Records for the task>
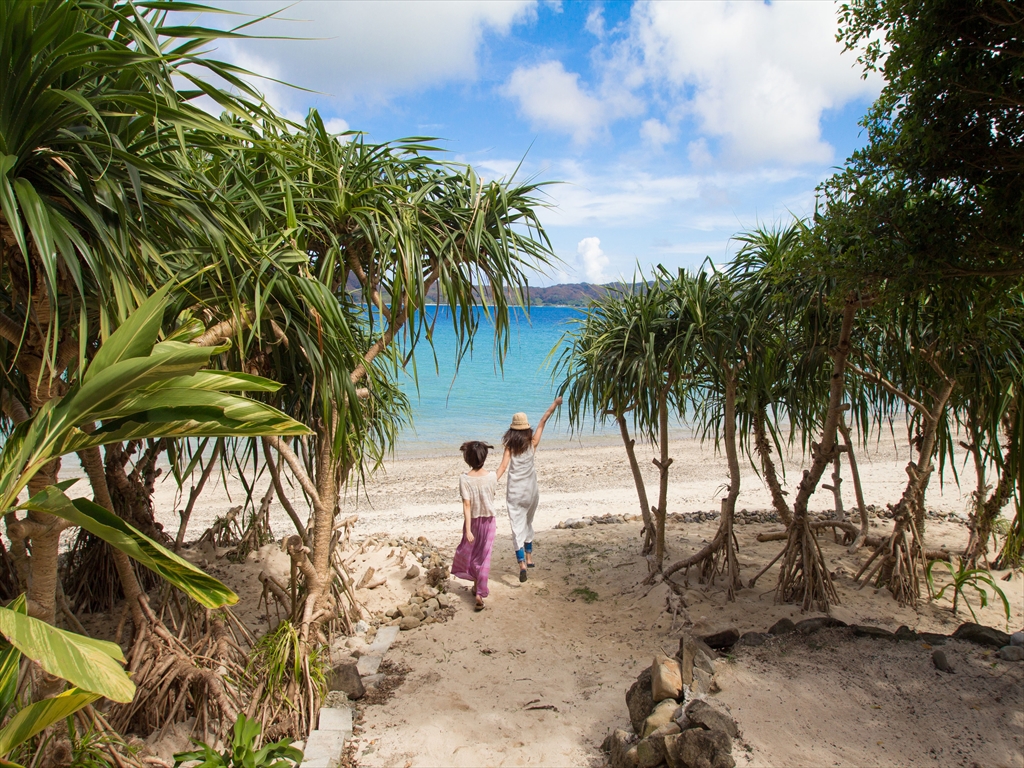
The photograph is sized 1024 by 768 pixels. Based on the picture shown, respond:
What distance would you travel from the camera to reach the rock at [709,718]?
273 cm

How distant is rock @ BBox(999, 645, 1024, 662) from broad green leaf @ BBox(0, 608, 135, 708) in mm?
3955

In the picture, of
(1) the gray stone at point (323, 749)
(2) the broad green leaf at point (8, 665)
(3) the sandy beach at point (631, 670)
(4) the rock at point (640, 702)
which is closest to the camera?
(2) the broad green leaf at point (8, 665)

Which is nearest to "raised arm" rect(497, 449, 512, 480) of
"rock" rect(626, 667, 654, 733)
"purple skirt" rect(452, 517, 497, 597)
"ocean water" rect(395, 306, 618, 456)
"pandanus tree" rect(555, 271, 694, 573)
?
"purple skirt" rect(452, 517, 497, 597)

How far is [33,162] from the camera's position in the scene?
2002 millimetres

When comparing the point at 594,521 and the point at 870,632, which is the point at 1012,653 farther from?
the point at 594,521

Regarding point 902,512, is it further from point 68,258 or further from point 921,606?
point 68,258

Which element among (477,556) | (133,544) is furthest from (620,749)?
(477,556)

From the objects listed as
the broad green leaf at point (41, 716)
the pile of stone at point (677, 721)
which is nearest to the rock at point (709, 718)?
the pile of stone at point (677, 721)

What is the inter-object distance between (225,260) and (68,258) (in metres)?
0.55

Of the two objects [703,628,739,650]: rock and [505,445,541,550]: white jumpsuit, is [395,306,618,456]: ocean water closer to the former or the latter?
[505,445,541,550]: white jumpsuit

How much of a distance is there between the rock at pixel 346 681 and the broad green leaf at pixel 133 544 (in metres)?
2.46

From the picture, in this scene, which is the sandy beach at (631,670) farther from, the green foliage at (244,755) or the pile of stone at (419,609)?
the green foliage at (244,755)

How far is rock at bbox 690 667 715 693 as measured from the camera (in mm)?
3178

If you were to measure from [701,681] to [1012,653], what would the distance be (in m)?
1.64
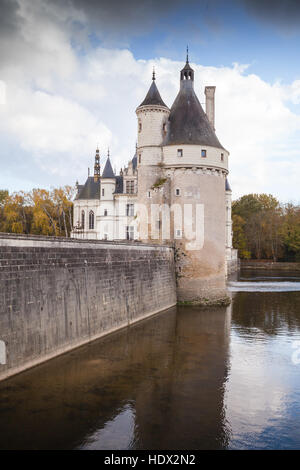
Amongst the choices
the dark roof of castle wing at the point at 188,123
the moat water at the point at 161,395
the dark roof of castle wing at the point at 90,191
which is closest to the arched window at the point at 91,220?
the dark roof of castle wing at the point at 90,191

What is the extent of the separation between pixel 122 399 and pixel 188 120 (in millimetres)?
19559

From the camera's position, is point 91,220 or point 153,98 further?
point 91,220

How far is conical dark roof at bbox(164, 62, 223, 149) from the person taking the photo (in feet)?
84.4

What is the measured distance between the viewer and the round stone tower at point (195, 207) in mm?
25375

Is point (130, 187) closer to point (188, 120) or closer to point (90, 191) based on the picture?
point (90, 191)

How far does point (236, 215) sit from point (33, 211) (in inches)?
1533

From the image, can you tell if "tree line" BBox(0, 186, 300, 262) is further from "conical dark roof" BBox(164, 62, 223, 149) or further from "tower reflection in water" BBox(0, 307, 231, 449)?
Answer: "tower reflection in water" BBox(0, 307, 231, 449)

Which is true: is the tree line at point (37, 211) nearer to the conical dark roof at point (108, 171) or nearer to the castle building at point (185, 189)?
the conical dark roof at point (108, 171)

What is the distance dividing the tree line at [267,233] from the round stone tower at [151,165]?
48555 millimetres

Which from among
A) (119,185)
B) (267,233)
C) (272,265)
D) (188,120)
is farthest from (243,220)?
(188,120)

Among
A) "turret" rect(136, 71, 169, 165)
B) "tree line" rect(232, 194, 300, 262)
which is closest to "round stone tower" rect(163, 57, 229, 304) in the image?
"turret" rect(136, 71, 169, 165)

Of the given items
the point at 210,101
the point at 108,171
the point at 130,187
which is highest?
Result: the point at 210,101

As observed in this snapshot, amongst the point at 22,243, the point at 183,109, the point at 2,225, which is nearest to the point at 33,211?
the point at 2,225

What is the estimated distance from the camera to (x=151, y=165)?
1027 inches
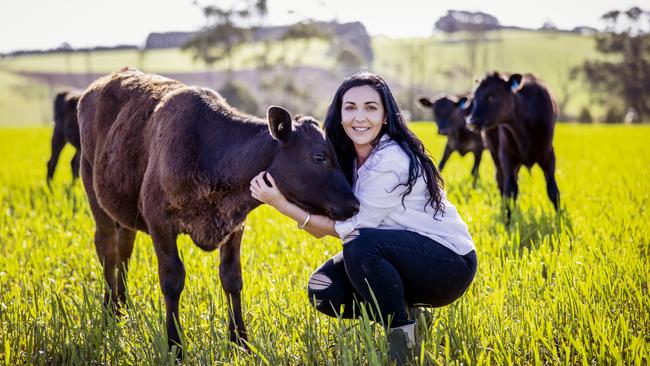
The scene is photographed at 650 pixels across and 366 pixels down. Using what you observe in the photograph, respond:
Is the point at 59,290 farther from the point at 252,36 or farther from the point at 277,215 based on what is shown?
the point at 252,36

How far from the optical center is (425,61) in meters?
98.9

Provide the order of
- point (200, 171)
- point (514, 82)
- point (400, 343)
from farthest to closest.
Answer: point (514, 82)
point (200, 171)
point (400, 343)

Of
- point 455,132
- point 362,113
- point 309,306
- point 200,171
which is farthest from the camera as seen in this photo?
point 455,132

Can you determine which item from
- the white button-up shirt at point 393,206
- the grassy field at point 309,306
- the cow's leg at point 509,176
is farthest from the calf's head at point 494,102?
the white button-up shirt at point 393,206

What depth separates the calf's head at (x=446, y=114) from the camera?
1319cm

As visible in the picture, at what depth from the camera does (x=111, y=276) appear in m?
5.41

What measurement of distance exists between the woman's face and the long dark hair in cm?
4

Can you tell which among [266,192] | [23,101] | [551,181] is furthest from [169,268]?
[23,101]

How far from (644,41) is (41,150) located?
2218 inches

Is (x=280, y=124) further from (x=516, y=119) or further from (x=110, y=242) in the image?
(x=516, y=119)

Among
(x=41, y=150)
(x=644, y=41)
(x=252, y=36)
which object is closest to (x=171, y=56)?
(x=252, y=36)

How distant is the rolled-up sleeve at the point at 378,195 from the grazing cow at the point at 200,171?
7 centimetres

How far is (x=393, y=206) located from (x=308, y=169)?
0.56 m

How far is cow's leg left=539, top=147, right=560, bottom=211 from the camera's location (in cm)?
771
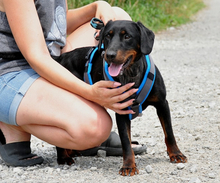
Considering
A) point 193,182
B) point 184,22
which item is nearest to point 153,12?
point 184,22

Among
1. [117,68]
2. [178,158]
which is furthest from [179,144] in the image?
[117,68]

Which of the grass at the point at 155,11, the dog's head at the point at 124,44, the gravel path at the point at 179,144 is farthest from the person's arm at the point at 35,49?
the grass at the point at 155,11

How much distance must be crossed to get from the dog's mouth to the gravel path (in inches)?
26.8

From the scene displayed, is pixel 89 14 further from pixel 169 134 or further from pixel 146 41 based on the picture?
pixel 169 134

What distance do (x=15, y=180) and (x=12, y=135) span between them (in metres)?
0.46

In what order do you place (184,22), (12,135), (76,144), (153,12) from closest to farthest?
(76,144)
(12,135)
(153,12)
(184,22)

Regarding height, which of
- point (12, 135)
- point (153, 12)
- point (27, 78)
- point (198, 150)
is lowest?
point (153, 12)

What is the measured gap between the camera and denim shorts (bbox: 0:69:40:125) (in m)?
2.80

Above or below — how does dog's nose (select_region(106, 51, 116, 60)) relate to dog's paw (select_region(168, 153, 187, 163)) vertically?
above

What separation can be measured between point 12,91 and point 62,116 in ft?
1.30

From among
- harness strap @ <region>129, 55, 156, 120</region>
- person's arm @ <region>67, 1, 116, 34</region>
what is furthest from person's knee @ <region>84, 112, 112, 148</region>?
person's arm @ <region>67, 1, 116, 34</region>

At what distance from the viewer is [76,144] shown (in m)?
2.84

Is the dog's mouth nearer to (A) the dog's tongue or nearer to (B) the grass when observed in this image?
(A) the dog's tongue

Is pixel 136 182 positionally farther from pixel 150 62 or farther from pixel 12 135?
pixel 12 135
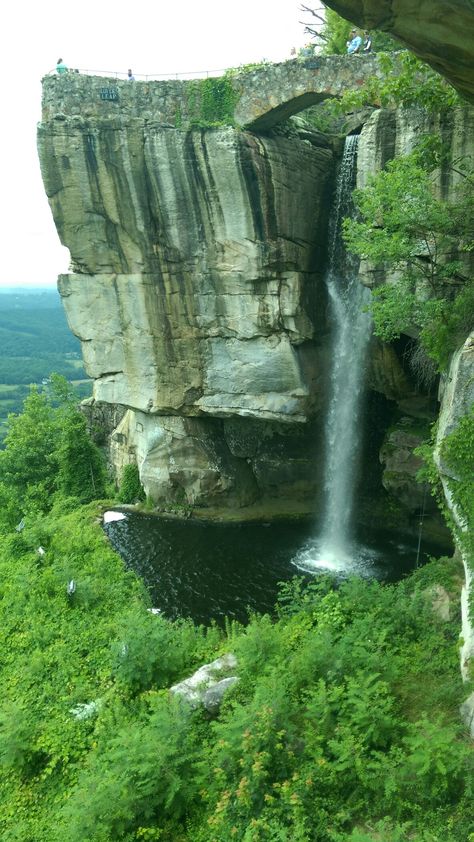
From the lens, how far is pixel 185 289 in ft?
61.5

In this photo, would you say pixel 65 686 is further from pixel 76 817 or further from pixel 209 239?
pixel 209 239

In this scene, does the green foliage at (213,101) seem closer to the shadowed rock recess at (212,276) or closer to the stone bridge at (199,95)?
the stone bridge at (199,95)

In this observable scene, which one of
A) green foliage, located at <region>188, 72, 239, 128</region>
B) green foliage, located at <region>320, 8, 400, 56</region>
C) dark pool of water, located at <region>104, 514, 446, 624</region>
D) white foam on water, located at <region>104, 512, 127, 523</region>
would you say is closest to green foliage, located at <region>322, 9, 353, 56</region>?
green foliage, located at <region>320, 8, 400, 56</region>

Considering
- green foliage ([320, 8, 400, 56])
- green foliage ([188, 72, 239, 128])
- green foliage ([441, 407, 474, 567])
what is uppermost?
green foliage ([320, 8, 400, 56])

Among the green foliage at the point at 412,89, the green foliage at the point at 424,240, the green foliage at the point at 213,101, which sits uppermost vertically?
the green foliage at the point at 213,101

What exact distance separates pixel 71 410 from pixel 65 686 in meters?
15.0

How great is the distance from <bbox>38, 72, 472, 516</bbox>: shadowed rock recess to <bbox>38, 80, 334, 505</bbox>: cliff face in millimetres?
39

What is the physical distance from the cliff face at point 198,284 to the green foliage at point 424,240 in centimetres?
535

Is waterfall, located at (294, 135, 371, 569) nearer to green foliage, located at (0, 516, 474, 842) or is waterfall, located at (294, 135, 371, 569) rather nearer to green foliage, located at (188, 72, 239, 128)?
green foliage, located at (188, 72, 239, 128)

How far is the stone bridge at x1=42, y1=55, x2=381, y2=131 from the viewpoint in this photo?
1534cm

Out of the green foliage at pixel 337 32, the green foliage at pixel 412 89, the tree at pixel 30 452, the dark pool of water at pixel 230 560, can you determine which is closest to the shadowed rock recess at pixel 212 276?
the dark pool of water at pixel 230 560

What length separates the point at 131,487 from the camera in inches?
906

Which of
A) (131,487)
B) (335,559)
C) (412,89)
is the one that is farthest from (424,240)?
(131,487)

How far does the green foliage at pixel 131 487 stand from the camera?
22.8 m
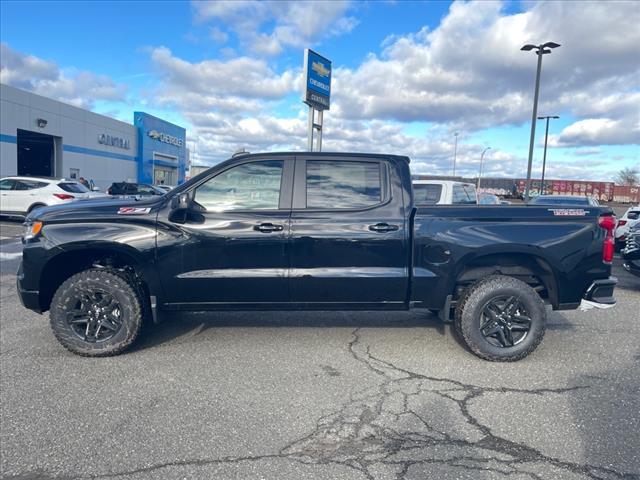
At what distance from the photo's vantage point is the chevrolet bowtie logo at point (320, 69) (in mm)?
16500

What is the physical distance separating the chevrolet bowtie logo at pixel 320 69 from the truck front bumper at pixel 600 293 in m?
13.8

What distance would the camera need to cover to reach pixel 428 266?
14.6ft

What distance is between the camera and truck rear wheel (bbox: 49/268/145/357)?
14.3ft

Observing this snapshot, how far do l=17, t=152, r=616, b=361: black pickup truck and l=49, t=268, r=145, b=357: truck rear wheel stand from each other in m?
0.01

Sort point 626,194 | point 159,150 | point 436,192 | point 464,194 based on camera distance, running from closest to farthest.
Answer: point 436,192 → point 464,194 → point 159,150 → point 626,194

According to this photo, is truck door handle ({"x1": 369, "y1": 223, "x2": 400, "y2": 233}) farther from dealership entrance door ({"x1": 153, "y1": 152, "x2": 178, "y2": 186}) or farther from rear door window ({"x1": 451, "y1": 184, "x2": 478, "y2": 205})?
dealership entrance door ({"x1": 153, "y1": 152, "x2": 178, "y2": 186})

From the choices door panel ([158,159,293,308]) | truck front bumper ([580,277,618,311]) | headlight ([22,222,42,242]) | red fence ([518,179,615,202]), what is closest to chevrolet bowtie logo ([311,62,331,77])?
door panel ([158,159,293,308])

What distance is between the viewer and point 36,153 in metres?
35.3

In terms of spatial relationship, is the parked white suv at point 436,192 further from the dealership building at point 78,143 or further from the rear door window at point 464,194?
the dealership building at point 78,143

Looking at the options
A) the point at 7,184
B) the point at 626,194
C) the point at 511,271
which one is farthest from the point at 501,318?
the point at 626,194

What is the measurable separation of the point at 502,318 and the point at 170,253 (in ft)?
10.3

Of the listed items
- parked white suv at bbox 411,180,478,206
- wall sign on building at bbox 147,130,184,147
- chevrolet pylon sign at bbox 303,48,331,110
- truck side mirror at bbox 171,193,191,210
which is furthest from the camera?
wall sign on building at bbox 147,130,184,147

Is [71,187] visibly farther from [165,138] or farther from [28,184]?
[165,138]

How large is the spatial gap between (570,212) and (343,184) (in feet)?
6.99
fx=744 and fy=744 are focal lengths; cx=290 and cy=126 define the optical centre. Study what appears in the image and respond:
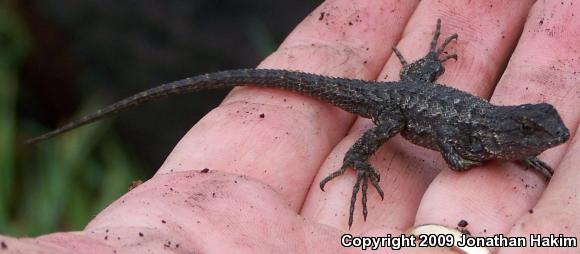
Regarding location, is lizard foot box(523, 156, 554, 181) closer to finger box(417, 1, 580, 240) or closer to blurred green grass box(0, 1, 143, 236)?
finger box(417, 1, 580, 240)

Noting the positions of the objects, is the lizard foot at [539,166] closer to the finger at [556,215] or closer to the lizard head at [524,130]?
the lizard head at [524,130]

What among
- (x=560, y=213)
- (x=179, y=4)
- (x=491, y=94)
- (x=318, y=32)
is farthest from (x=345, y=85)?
(x=179, y=4)

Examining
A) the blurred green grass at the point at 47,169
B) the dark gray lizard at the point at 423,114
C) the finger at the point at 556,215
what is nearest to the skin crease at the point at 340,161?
the finger at the point at 556,215

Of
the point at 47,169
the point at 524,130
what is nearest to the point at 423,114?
the point at 524,130

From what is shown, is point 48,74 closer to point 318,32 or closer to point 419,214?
point 318,32

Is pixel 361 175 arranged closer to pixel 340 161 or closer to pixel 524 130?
pixel 340 161
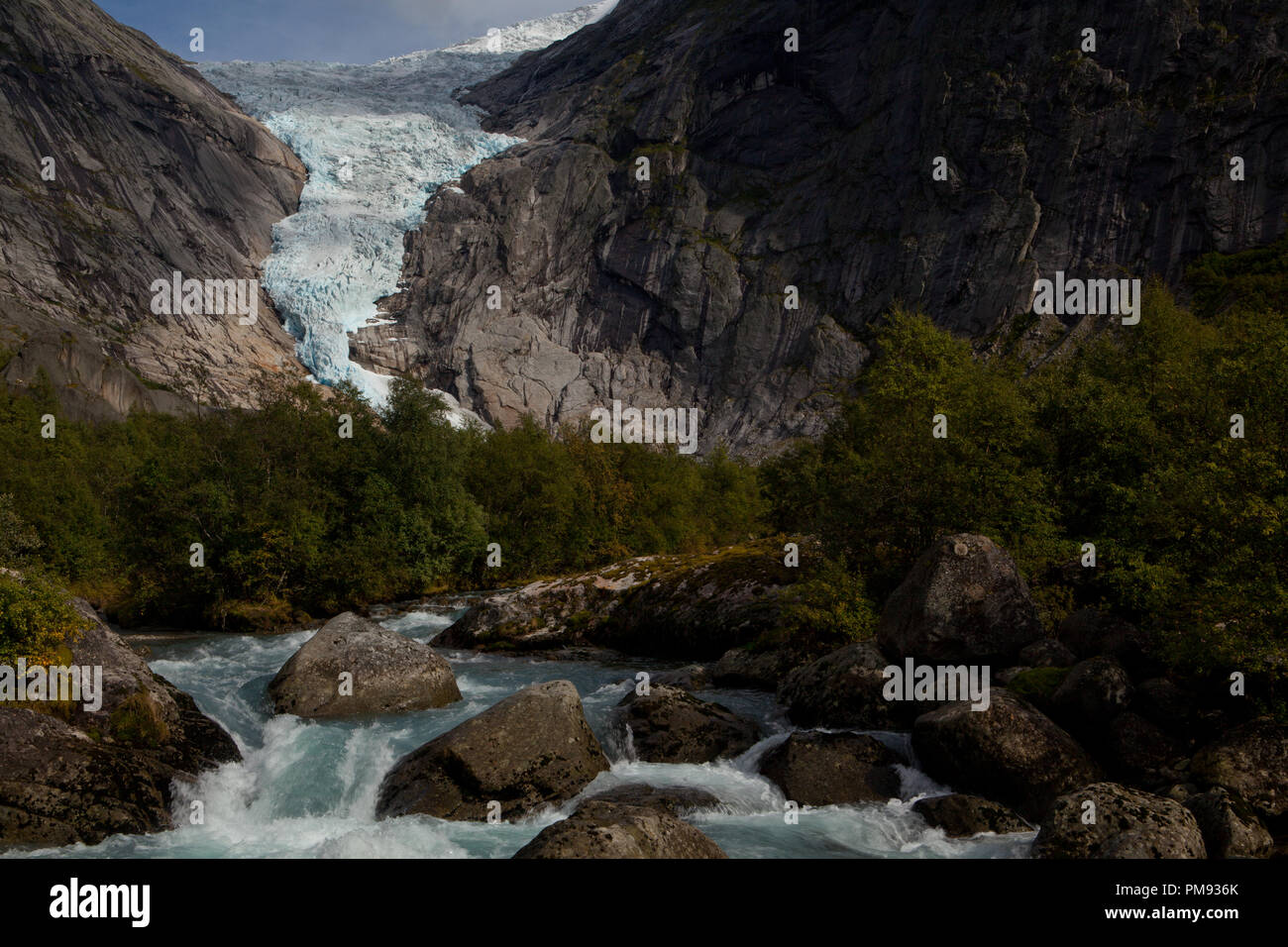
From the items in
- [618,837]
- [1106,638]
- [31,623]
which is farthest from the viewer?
[1106,638]

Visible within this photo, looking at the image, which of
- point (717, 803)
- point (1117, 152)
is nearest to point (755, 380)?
point (1117, 152)

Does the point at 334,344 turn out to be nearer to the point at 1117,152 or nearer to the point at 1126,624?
the point at 1117,152

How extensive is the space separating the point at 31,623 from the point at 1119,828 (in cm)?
1993

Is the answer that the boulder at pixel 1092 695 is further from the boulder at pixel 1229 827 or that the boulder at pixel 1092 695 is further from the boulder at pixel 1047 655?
the boulder at pixel 1229 827

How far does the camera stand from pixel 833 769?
1634cm

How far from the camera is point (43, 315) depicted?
11631 cm

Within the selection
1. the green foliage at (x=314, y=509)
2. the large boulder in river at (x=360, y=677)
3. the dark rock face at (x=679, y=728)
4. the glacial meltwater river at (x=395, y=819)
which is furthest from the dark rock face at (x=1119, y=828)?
the green foliage at (x=314, y=509)

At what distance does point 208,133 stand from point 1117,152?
176m

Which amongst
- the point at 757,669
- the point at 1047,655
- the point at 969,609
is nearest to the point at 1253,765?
the point at 1047,655

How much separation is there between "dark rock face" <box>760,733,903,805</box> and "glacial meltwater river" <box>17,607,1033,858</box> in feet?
0.80

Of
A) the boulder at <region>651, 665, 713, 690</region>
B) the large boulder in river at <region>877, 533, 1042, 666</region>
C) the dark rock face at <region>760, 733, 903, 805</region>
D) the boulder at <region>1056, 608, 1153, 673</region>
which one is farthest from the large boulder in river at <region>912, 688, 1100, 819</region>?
the boulder at <region>651, 665, 713, 690</region>

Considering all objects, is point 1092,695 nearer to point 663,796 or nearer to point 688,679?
point 663,796

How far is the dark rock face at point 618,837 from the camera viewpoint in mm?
10453

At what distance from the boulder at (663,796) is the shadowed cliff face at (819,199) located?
334 feet
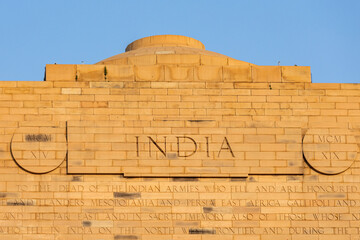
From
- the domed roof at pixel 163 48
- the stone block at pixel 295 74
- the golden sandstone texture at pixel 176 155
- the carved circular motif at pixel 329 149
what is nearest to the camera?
the golden sandstone texture at pixel 176 155

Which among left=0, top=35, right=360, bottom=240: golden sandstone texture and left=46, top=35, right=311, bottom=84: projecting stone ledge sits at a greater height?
left=46, top=35, right=311, bottom=84: projecting stone ledge

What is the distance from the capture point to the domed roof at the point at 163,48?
28562mm

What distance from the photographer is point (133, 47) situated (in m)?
31.3

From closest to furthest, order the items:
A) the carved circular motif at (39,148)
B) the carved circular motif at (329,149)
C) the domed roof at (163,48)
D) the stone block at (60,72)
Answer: the carved circular motif at (39,148) → the carved circular motif at (329,149) → the stone block at (60,72) → the domed roof at (163,48)

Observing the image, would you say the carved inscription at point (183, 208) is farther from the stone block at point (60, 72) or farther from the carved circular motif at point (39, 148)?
the stone block at point (60, 72)

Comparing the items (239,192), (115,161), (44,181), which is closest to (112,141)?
(115,161)

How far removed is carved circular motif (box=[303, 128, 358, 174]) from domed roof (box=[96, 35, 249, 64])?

Written request>
All lines from the line containing "What distance from the photographer" through the end of the listing above are to be duplicated exactly; include both ends and nothing further.

Reply to the task>
What distance from the photographer is point (133, 47) situated (in m)?
31.3

From closest to furthest, order the items:
A) the carved circular motif at (39,148)
B) the carved circular motif at (329,149)
C) the domed roof at (163,48)
D) the stone block at (60,72)
Answer: the carved circular motif at (39,148) → the carved circular motif at (329,149) → the stone block at (60,72) → the domed roof at (163,48)

Observing the image, would you say the carved inscription at point (183, 208) is farther from the stone block at point (60, 72) or farther from the carved circular motif at point (39, 148)?
the stone block at point (60, 72)

Comparing the items (239,192), (115,161), (44,181), which is closest to (112,141)?
(115,161)

How far removed is carved circular motif (box=[303, 128, 358, 174]) from domed roof (box=[96, 35, 249, 64])?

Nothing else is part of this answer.